La LHA a un rôle opposé à celui du PVN, VMN et DMN : sa destruction induit une hypophagie et une perte de poids, et il est de ce fait considéré comme un centre inducteur de l’appétit. Cette structure est composée de neurones exprimant deux neuropeptides orexigènes, la MCH (Melanin Concentrating Hormone) et les orexines. La LHA reçoit les projections NPY/AgRP et α-MSH de l’ARC (Simpson et al., 2009). Les neurones de la LHA produisant des orexines et du MCH sont sensibles au glucose : la libération des orexines est inhibée par le glucose (Burdakov et al., 2006) qui inhibe l’activité des cellules de l’hypothalamus latéral produisant ainsi une diminution de la prise alimentaire (Fehm et al., 2006).

L’injection centrale de MCH (Chung et al., 2011; Kishi & Elmquist, 2005; Simpson et al., 2009) et d’orexine (Date et al., 1999; Kishi and Elmquist, 2005; Simpson et al., 2009) augmentent la prise alimentaire. La MCH possède des récepteurs MCHR1 et 2, seulement le premier est exprimé chez le rat (Simpson et al., 2009). Les récepteurs MCHR1 sont exprimés dans le cortex, l’amygdale, l’hippocampe et le noyau accumbens (Chung et al., 2011). L’administration d’antagonistes des MCHR1 chez la souris diminuent fortement la prise alimentaire (Chung et al., 2011) et les taux de MCH augmente notamment avec la baisse des taux circulants de leptine.

Il existe deux types d’orexine, A et B (appelées également hypocrétines) qui activent leur récepteur OX1R et OX2R distribués largement dans le système nerveux central notamment dans le cortex et l’amygdale (Kishi & Elmquist, 2005) mais également dans le BO (Hardy et al., 2005 ; Prud’Homme et al., 2009).

Figure 1.9 Interactions entre les noyaux et les systèmes neuropeptidergiques dans l’hypothalamus. A.

coupe histologique de l’hypothalamus.
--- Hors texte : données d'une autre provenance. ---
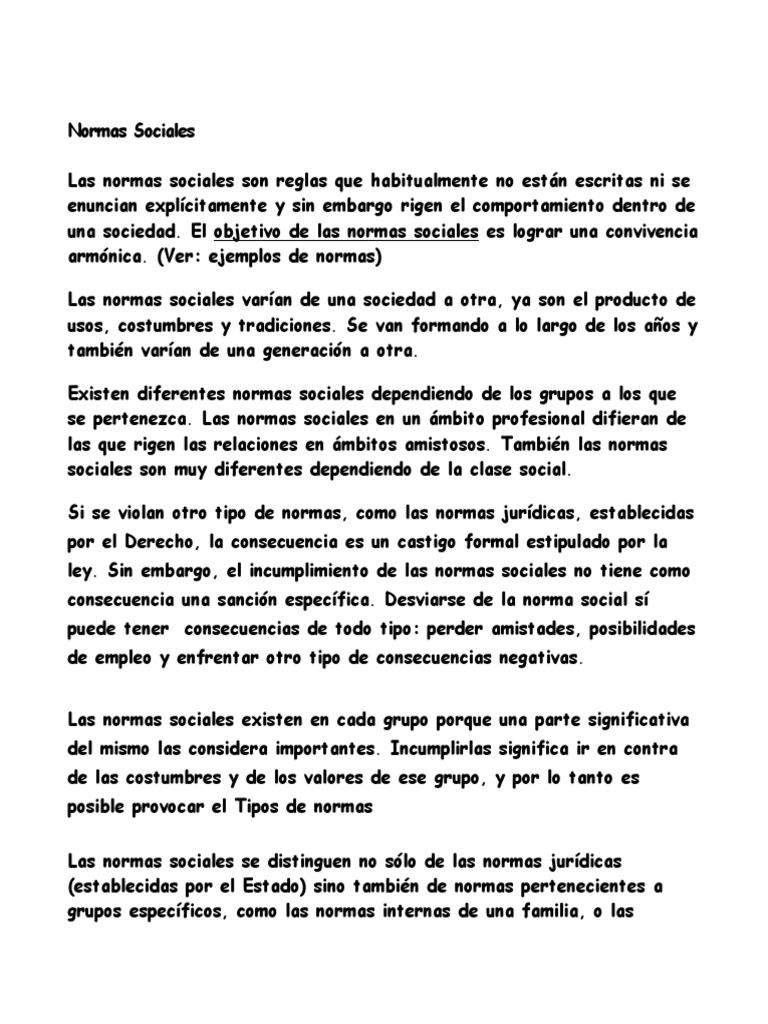 Normas Sociales

Las normas sociales son reglas que habitualmente no están escritas ni se enuncian explícitamente y sin embargo rigen el comportamiento dentro de una sociedad. El objetivo de las normas sociales es lograr una convivencia armónica. (Ver: ejemplos de normas)

Las normas sociales varían de una sociedad a otra, ya son el producto de usos, costumbres y tradiciones. Se van formando a lo largo de los años y también varían de una generación a otra.

Existen diferentes normas sociales dependiendo de los grupos a los que se pertenezca. Las normas sociales en un ámbito profesional difieran de las que rigen las relaciones en ámbitos amistosos. También las normas sociales son muy diferentes dependiendo de la clase social.

Si se violan otro tipo de normas, como las normas jurídicas, establecidas por el Derecho, la consecuencia es un castigo formal estipulado por la ley. Sin embargo, el incumplimiento de las normas sociales no tiene como consecuencia una sanción específica. Desviarse de la norma social sí puede tener consecuencias de todo tipo: perder amistades, posibilidades de empleo y enfrentar otro tipo de consecuencias negativas.

Las normas sociales existen en cada grupo porque una parte significativa del mismo las considera importantes. Incumplirlas significa ir en contra de las costumbres y de los valores de ese grupo, y por lo tanto es posible provocar el Tipos de normas

Las normas sociales se distinguen no sólo de las normas jurídicas (establecidas por el Estado) sino también de normas pertenecientes a grupos específicos, como las normas internas de una familia, o las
PVN : noyau paraventriculaire, VMH : hypothalamus ventromédian, ARC : noyau arqué, ME : éminence médiane, 3V : 3ème ventricule. B. Représentation schématique des noyaux hypothalamiques exprimant des récepteurs aux signaux périphériques (leptine, insuline, ghréline) et des neuropeptides qu’ils expriment. L’ARC est constitué de deux populations de neurones (NPY/AgRP et POMC/CART). Il projette sur le PVN dont les neurones synthétisent la TRH et la CRH, sur le LHA dont les neurones synthétisent de la MCH et des orexines et sur le VMN dont les neurones synthétisent du BDNF. C. Schéma d’action de la leptine sur les différentes populations neuronales hypothalamiques de premier ordre (NPY vs POMC) du noyau arqué et les conséquences sur les neurones de deuxième ordre dans le PVN et le LHA A. Figure adaptée de (Majdič, 2009). B. Adaptée de (Suzuki et al., 2010). C. Adaptée de Schwartz et al., 2000. Toutes les abréviations des neuropeptides sont explicitées dans le texte précédant cette figure.